We used these cross-sectional data to estimate the number of transmissions that would occur in one year and the number that could be averted with ART in a hypothetical population of 100,000 HIV-1 infected persons in serodiscordant partnerships with CD4 counts and viral load similar to the study participants. To estimate expected transmissions, we first assigned each HIV-1 infected participant per-act infectivity estimates for sex acts with and without condoms, based on our prior analysis of infectivity in the same study population 
. Notably, in this prior analysis, neither gender nor CD4 count predicted per-act HIV-1 transmission after accounting for reported condom use and plasma viral load. Accordingly, infectivity for the present analysis was estimated solely as a function of reported condom use and viral load. For unprotected acts, this was: λ1
plasma viral load –4)]}, and for acts protected with a condom: λ0
plasma viral load –4)]}. The estimated annual numbers of sex acts with and without condoms were calculated from reported behaviors in the prior month and multiplied by 12. Next, each participant's probability of transmitting to his or her partner within the next year was estimated with the following equation: 1– [(1–λ0
)annual #acts with condom
) annual #acts without condom
]. Because reported condom use was higher in this clinical trial cohort than in previous observational studies of HIV-1 serodiscordant couples, potentially reflecting risk-reduction counseling during the pre-enrollment study screening period, we also calculated each participant's probability of transmitting with reduced condom use (half the amount reported and none). Each participant was assigned a weight of 100,000 divided by the sample size.
Participants were stratified according to plasma viral load (<10,000; 10,000–49,999; ≥50,000 copies/mL) and CD4 count (351–499; ≥500 cells/µL). Several strategies for early ART initiation were considered: CD4 count <500 cells/µL; plasma viral load ≥50,000 or ≥10,000 copies/mL; and universal coverage. The CD4 threshold was based on current international guidelines; viral load thresholds were based on the low risk of transmission with plasma viral loads <10,000 copies/mL 
, and the high risk of transmission at plasma viral loads ≥50,000 copies/mL 
. Within each early ART scenario, we calculated the number of transmissions potentially averted, assuming a 96% reduction in risk as a result of ART 
. In a sensitivity analysis, we assumed an 80% reduction in HIV-1 transmission risk, to reflect potential ART prevention benefits outside of a clinical trial 
. Finally, we estimated the proportion eligible to initiate treatment and the proportion of expected transmissions averted for each potential guideline, and summarized these with a ratio of proportion averted to proportion treated.
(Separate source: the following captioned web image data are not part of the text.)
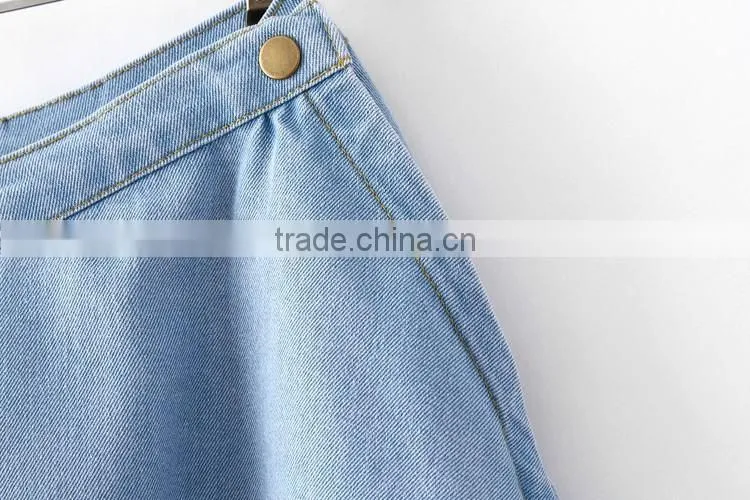 2015 fashion European casual Latest design Knee length sexy ladies girls short denim skirt pattern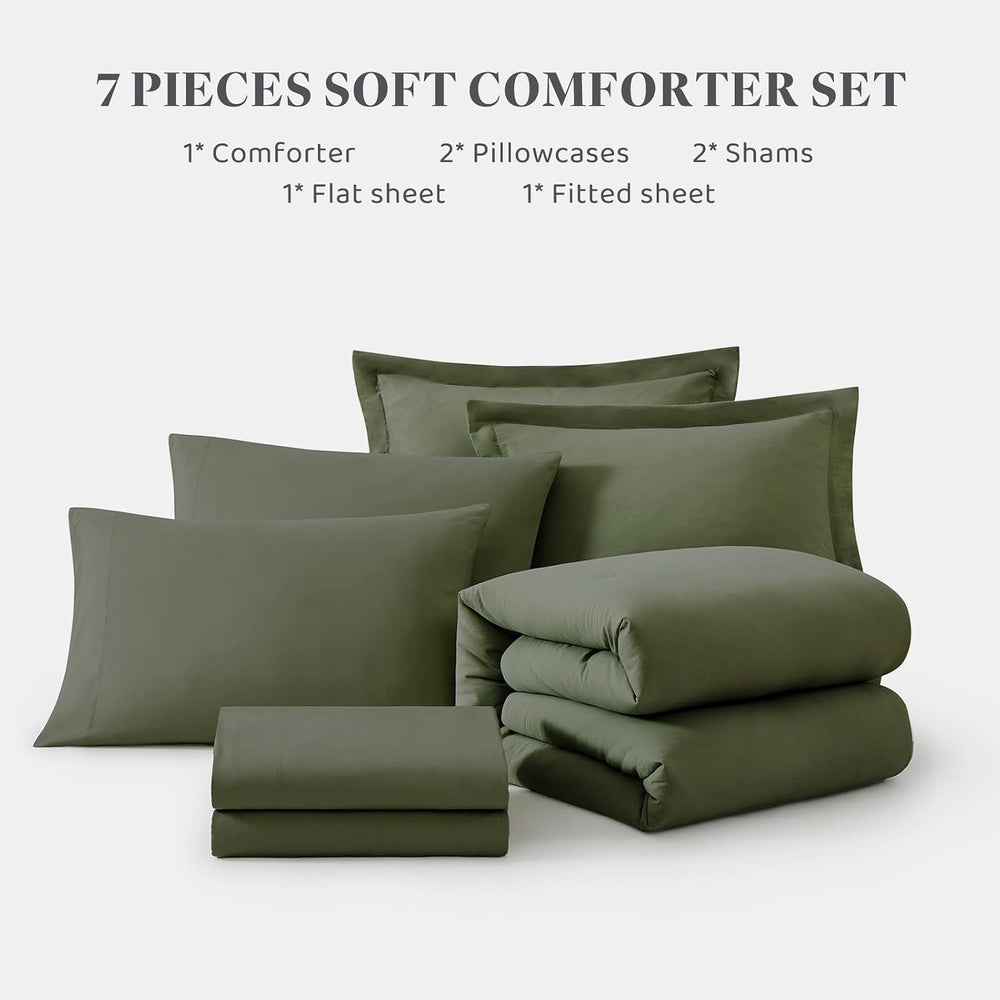King Size Comforter Set- 7 Pieces Prewashed Bed in a Bag King Bedding Sets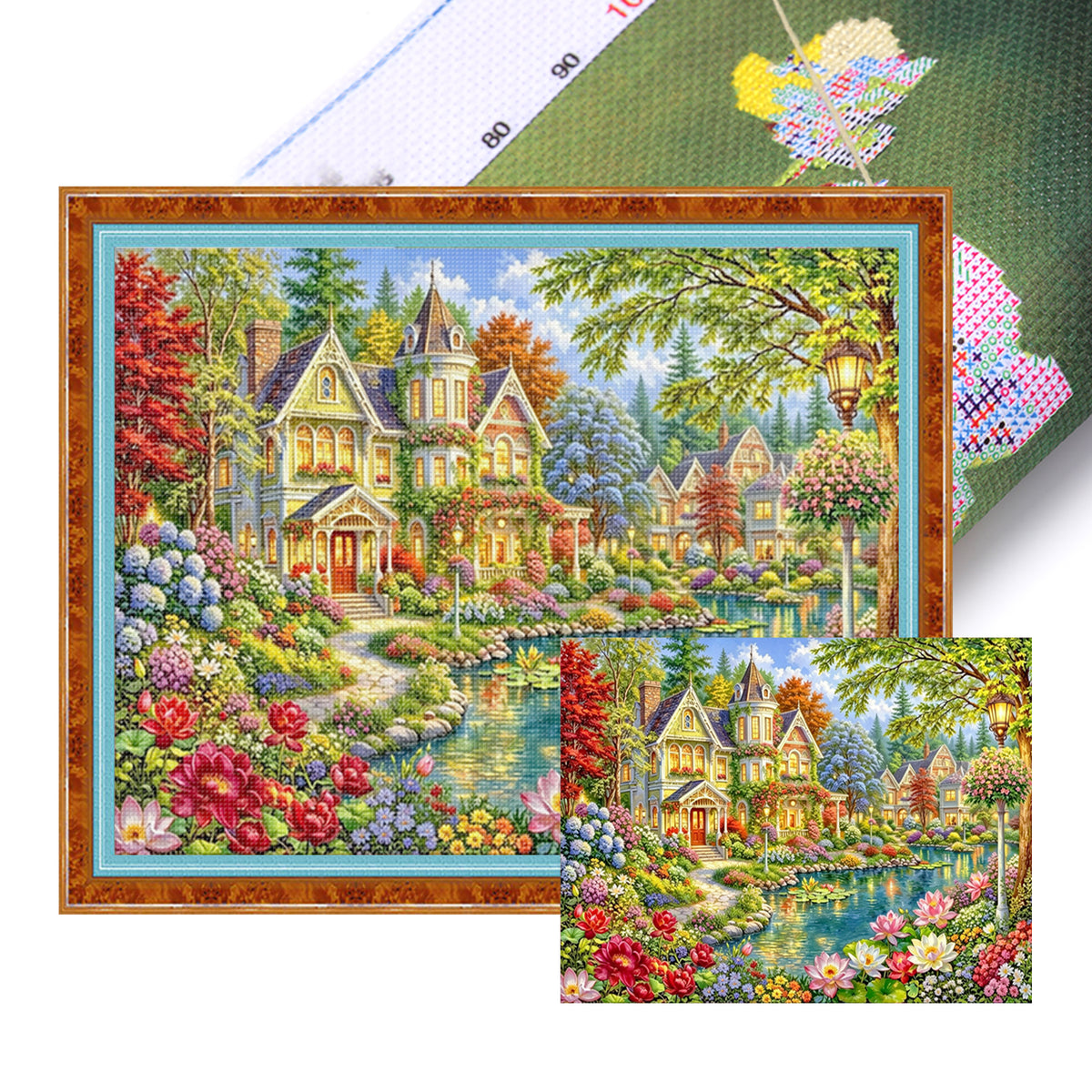 Lake Manor - Full 14CT Stamped Cross Stitch 50x40CM - Huacan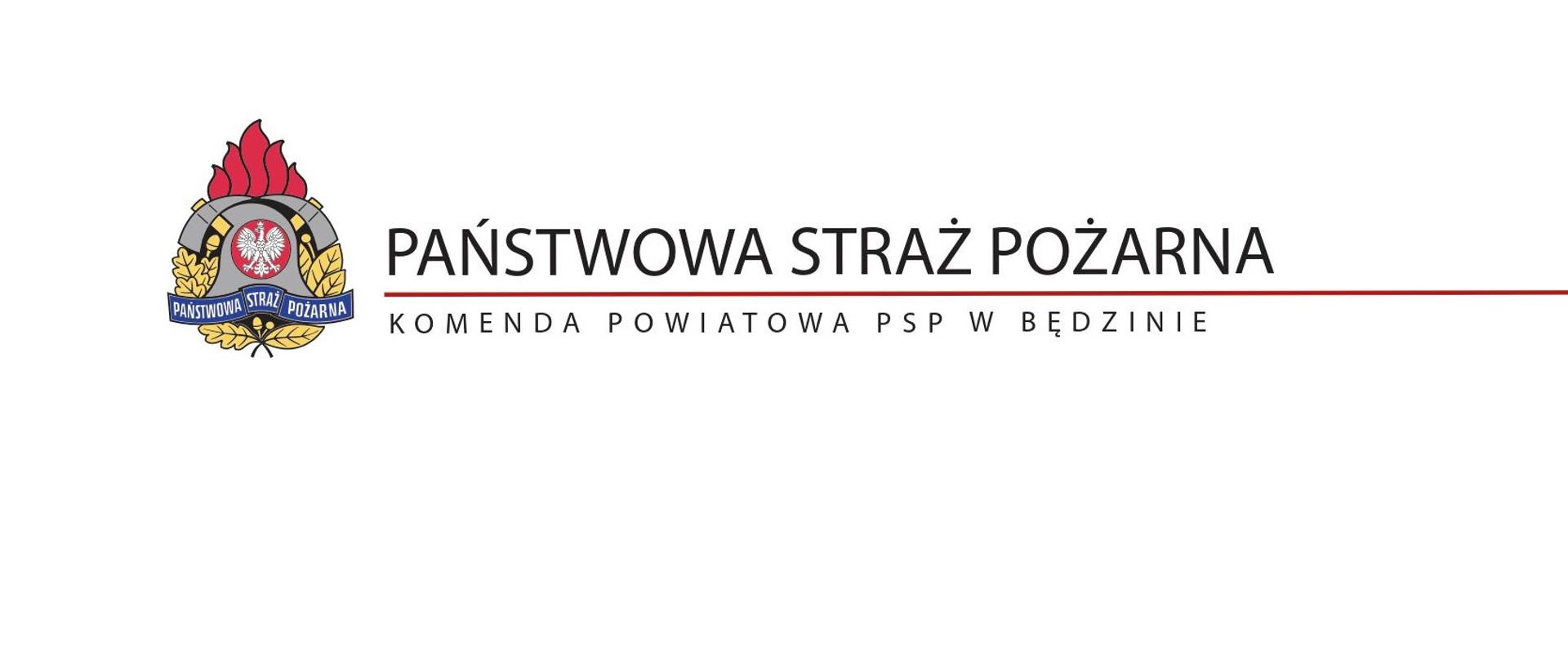 Logo wraz z nazwą Komendy Powiatowej PSP w Będzinie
To visualize the continuous relationship between increasing the proportion initiating treatment and the proportion of infections averted, we further stratified the population by deciles of increasing viral load and by deciles of decreasing CD4 count, and estimated the proportion of infections potentially averted within each decile. We plotted each decile of the population (potentially initiating ART) against the proportion of expected transmissions averted to compare this relationship when ART initiation is based on increasing viral load to the relationship based on decreasing CD4 count.
The clinical trial protocol and informed consent documents were reviewed and approved by human subjects research committees at the University of Washington and all local study site and affiliated institutions. All clinical trial participants provided written informed consent for participating in this research.